-------- LISTING --------

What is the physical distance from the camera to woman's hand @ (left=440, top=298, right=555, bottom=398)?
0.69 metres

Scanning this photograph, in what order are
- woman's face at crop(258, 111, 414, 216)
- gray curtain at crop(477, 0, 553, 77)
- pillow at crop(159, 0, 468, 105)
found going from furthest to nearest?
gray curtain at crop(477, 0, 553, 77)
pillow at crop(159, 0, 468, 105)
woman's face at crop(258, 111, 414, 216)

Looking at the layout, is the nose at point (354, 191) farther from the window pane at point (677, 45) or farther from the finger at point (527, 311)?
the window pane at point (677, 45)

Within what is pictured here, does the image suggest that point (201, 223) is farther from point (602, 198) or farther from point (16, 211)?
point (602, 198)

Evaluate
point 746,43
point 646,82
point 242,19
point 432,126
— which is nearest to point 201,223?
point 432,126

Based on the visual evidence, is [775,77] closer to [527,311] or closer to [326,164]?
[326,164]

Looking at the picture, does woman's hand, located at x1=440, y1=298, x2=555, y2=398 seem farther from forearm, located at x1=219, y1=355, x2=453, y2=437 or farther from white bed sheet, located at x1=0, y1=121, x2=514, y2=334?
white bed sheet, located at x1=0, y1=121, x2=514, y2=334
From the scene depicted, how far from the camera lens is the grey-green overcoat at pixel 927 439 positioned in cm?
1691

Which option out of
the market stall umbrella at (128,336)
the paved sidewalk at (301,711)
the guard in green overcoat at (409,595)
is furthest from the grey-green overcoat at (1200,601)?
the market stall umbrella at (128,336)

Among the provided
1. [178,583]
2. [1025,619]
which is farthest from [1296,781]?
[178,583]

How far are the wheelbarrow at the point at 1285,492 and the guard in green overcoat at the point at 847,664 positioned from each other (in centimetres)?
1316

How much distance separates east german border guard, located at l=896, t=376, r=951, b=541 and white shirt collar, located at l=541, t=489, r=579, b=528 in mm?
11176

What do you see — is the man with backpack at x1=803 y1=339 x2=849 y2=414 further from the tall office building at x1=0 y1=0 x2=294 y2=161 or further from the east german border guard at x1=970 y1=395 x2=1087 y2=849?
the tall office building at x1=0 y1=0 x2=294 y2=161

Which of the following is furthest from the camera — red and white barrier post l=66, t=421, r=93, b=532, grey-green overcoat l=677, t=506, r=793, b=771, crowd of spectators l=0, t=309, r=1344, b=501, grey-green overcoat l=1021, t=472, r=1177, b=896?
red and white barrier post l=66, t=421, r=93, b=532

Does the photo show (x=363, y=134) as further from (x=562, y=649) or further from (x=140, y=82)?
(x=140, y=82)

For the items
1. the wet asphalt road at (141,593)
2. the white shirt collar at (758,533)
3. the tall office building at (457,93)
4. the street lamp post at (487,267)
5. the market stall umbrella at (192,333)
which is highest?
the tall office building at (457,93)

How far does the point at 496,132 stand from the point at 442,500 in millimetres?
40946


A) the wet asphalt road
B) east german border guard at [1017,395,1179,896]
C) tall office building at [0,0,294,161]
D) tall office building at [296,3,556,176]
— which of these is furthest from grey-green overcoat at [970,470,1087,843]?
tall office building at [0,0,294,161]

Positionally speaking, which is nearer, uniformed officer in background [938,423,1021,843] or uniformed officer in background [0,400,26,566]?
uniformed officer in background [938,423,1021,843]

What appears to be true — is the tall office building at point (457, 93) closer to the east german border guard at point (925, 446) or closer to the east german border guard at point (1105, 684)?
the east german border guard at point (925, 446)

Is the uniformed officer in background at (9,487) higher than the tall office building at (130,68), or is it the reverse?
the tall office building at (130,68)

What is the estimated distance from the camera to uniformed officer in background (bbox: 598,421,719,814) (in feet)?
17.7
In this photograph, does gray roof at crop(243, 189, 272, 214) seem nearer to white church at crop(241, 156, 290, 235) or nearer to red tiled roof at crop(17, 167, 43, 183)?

--------

_WRITTEN PROBLEM:_ All of the entries must be quoted exactly; please include each one.

_EXERCISE OUTPUT:_
What is the physical distance from the camera to woman's hand @ (left=440, top=298, right=555, bottom=398)?
0.69 metres

Scanning this photograph, in what order are
- woman's face at crop(258, 111, 414, 216)
- gray curtain at crop(477, 0, 553, 77)
- pillow at crop(159, 0, 468, 105)
found going from furthest to nearest?
gray curtain at crop(477, 0, 553, 77)
pillow at crop(159, 0, 468, 105)
woman's face at crop(258, 111, 414, 216)

Looking at the layout, is the nose at point (354, 191) farther from the window pane at point (677, 45) or farther from the finger at point (527, 311)?
the window pane at point (677, 45)

Within what is pictured here, does the image suggest that point (201, 223) is farther from point (602, 198) or farther from point (16, 211)?
point (602, 198)

Evaluate
point 746,43
point 646,82
point 242,19
point 432,126
— which is nearest to point 201,223?
point 432,126

Based on the visual evidence, is [775,77] closer to [527,311] or closer to [326,164]?
[326,164]

Looking at the picture, does woman's hand, located at x1=440, y1=298, x2=555, y2=398 seem farther from forearm, located at x1=219, y1=355, x2=453, y2=437 or farther from white bed sheet, located at x1=0, y1=121, x2=514, y2=334?
white bed sheet, located at x1=0, y1=121, x2=514, y2=334
From the scene depicted, how far from the camera lens is the grey-green overcoat at pixel 927 439 positioned in cm?
1691

Which option out of
the market stall umbrella at (128,336)
the paved sidewalk at (301,711)
the guard in green overcoat at (409,595)
is furthest from the grey-green overcoat at (1200,601)?
the market stall umbrella at (128,336)

Among the provided
1. [178,583]
2. [1025,619]
which is farthest from [1296,781]?
[178,583]

How far are the wheelbarrow at the point at 1285,492 and the guard in green overcoat at the point at 847,664 positioned from each other (in centimetres)?
1316

How much distance separates east german border guard, located at l=896, t=376, r=951, b=541 and white shirt collar, located at l=541, t=489, r=579, b=528 in mm?
11176

What do you see — is the man with backpack at x1=803 y1=339 x2=849 y2=414 further from the tall office building at x1=0 y1=0 x2=294 y2=161 or further from the east german border guard at x1=970 y1=395 x2=1087 y2=849?
the tall office building at x1=0 y1=0 x2=294 y2=161

Which of the following is furthest from the camera — red and white barrier post l=66, t=421, r=93, b=532, grey-green overcoat l=677, t=506, r=793, b=771, crowd of spectators l=0, t=309, r=1344, b=501, grey-green overcoat l=1021, t=472, r=1177, b=896?
red and white barrier post l=66, t=421, r=93, b=532

Does the photo show (x=363, y=134) as further from (x=562, y=649) or further from (x=140, y=82)?
(x=140, y=82)

For the items
1. the wet asphalt road at (141,593)
2. the white shirt collar at (758,533)
3. the tall office building at (457,93)
4. the street lamp post at (487,267)
5. the market stall umbrella at (192,333)
which is highest?
the tall office building at (457,93)

How far does the point at 496,132 stand from the point at 442,500 in millimetres?
40946


A) the wet asphalt road
B) east german border guard at [1017,395,1179,896]
C) tall office building at [0,0,294,161]
D) tall office building at [296,3,556,176]
— which of these is furthest from grey-green overcoat at [970,470,1087,843]?
tall office building at [0,0,294,161]

Positionally speaking, which is nearer, uniformed officer in background [938,423,1021,843] or uniformed officer in background [0,400,26,566]?
uniformed officer in background [938,423,1021,843]

What appears to be true — is the tall office building at point (457, 93) closer to the east german border guard at point (925, 446) or closer to the east german border guard at point (1105, 684)?
the east german border guard at point (925, 446)

Is the uniformed officer in background at (9,487) higher than the tall office building at (130,68), or is it the reverse?
the tall office building at (130,68)

What is the estimated distance from the camera to uniformed officer in background (bbox: 598,421,719,814) (in feet)?
17.7
In this photograph, does gray roof at crop(243, 189, 272, 214) seem nearer to white church at crop(241, 156, 290, 235) or nearer to red tiled roof at crop(17, 167, 43, 183)?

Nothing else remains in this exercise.